|
|
|
|
|
by gwern
3405 days ago
|
|
I'm not nearly that pessimistic. Beating SSBM is well within the capability of a well-tuned A3C, and definitely within the capabilities of a group like DeepMind. More neuromorphic hardware is unnecessary and with current RL methods, they are more CPU-bound than GPU-bound (take a look at the NN they use, it's trivially small; most of the computation goes towards running many SSB games in parallel in order to generate any data to do some small updates on the NN). I believe they've handicapped themselves, actually, with their shortcuts: the performance of agents is crippled by the inability to see projectiles due to the choice to avoid learning from pixels (which I bet would actually be quite fast, as learning from pixels is not the bottleneck in ALE), and likewise the use of the other RAM features is the path of the Dark Side - allowing immediate quick learning through huge dimensionality reduction, seductively simple, yes, yet poison in the end as the agent is unable to learn all the other things it would've learned (such as projectiles).

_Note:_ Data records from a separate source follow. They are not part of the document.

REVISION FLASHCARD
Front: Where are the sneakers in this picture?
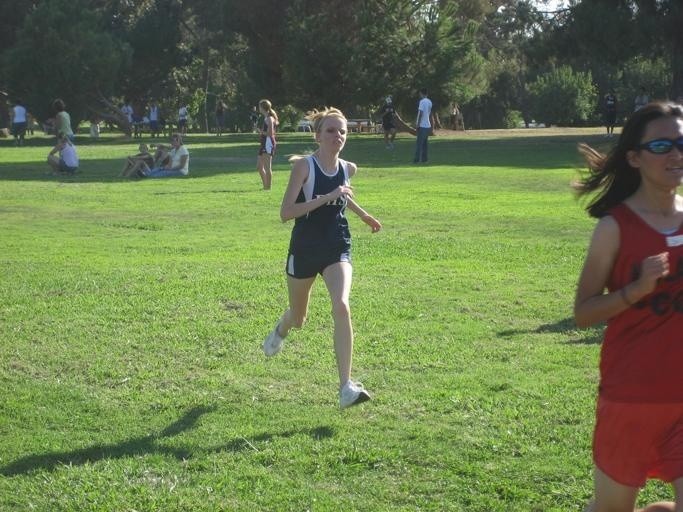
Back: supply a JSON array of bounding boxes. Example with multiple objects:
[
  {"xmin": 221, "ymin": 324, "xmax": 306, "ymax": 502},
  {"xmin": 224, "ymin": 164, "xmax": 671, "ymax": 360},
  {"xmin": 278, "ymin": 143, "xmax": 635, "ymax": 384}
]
[
  {"xmin": 339, "ymin": 380, "xmax": 371, "ymax": 409},
  {"xmin": 262, "ymin": 318, "xmax": 293, "ymax": 357}
]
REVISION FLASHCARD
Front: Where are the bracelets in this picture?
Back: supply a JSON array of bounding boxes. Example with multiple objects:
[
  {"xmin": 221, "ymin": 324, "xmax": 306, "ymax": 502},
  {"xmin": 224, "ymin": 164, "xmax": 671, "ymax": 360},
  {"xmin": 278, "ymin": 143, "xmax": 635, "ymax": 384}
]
[{"xmin": 620, "ymin": 286, "xmax": 634, "ymax": 308}]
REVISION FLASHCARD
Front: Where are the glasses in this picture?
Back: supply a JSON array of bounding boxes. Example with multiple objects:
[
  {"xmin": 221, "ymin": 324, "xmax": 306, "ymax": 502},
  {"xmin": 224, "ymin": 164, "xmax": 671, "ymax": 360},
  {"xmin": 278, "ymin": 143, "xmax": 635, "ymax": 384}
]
[{"xmin": 632, "ymin": 136, "xmax": 682, "ymax": 153}]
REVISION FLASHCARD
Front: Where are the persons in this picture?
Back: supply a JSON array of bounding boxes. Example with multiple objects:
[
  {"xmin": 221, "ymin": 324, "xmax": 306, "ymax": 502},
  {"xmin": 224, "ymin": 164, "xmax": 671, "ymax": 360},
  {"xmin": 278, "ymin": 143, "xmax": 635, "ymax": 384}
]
[
  {"xmin": 566, "ymin": 101, "xmax": 683, "ymax": 511},
  {"xmin": 248, "ymin": 105, "xmax": 261, "ymax": 134},
  {"xmin": 603, "ymin": 87, "xmax": 618, "ymax": 138},
  {"xmin": 256, "ymin": 99, "xmax": 280, "ymax": 191},
  {"xmin": 633, "ymin": 87, "xmax": 648, "ymax": 112},
  {"xmin": 260, "ymin": 106, "xmax": 383, "ymax": 409},
  {"xmin": 381, "ymin": 97, "xmax": 397, "ymax": 151},
  {"xmin": 411, "ymin": 88, "xmax": 433, "ymax": 163},
  {"xmin": 450, "ymin": 104, "xmax": 458, "ymax": 130},
  {"xmin": 0, "ymin": 90, "xmax": 230, "ymax": 180}
]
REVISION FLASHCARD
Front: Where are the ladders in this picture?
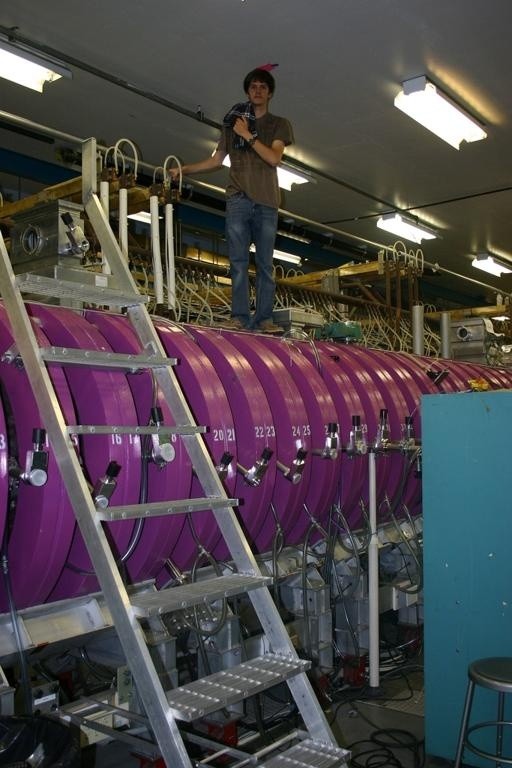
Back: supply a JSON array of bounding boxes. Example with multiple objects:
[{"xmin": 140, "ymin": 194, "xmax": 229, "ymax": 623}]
[{"xmin": 0, "ymin": 186, "xmax": 352, "ymax": 766}]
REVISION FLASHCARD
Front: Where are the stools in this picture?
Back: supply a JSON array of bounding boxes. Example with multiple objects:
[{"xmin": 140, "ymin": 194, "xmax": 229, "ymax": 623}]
[{"xmin": 455, "ymin": 656, "xmax": 512, "ymax": 768}]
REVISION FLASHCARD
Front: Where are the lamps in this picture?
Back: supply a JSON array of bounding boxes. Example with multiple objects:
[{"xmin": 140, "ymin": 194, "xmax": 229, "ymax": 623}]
[
  {"xmin": 250, "ymin": 243, "xmax": 308, "ymax": 265},
  {"xmin": 377, "ymin": 212, "xmax": 444, "ymax": 244},
  {"xmin": 394, "ymin": 76, "xmax": 487, "ymax": 150},
  {"xmin": 128, "ymin": 209, "xmax": 163, "ymax": 224},
  {"xmin": 210, "ymin": 142, "xmax": 318, "ymax": 191},
  {"xmin": 0, "ymin": 32, "xmax": 72, "ymax": 94},
  {"xmin": 472, "ymin": 253, "xmax": 512, "ymax": 277}
]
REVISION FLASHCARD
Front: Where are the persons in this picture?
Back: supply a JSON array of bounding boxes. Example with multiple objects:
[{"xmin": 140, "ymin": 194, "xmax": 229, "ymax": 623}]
[{"xmin": 167, "ymin": 66, "xmax": 296, "ymax": 337}]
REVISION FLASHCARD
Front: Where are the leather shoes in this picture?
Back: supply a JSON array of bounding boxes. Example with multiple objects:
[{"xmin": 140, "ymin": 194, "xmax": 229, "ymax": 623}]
[
  {"xmin": 257, "ymin": 320, "xmax": 285, "ymax": 333},
  {"xmin": 215, "ymin": 318, "xmax": 252, "ymax": 333}
]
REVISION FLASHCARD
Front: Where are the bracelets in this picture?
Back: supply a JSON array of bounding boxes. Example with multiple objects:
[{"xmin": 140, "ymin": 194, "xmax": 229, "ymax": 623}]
[{"xmin": 247, "ymin": 137, "xmax": 258, "ymax": 148}]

I suspect that this is why their current implementation is unable to learn to play multiple characters: because it can't see which character it is and what play style it should use. So I would not be surprised at all to hear in a year or two that human-delay-equivalent agent using raw pixels could beat human champs routinely. |
|
In fact, RAM features are likely to be much more useful for model-based approaches, which may be important for solving the action-delay problems.
As for multiple characters, the character ID is available to the network. I doubt pixels will be help there either.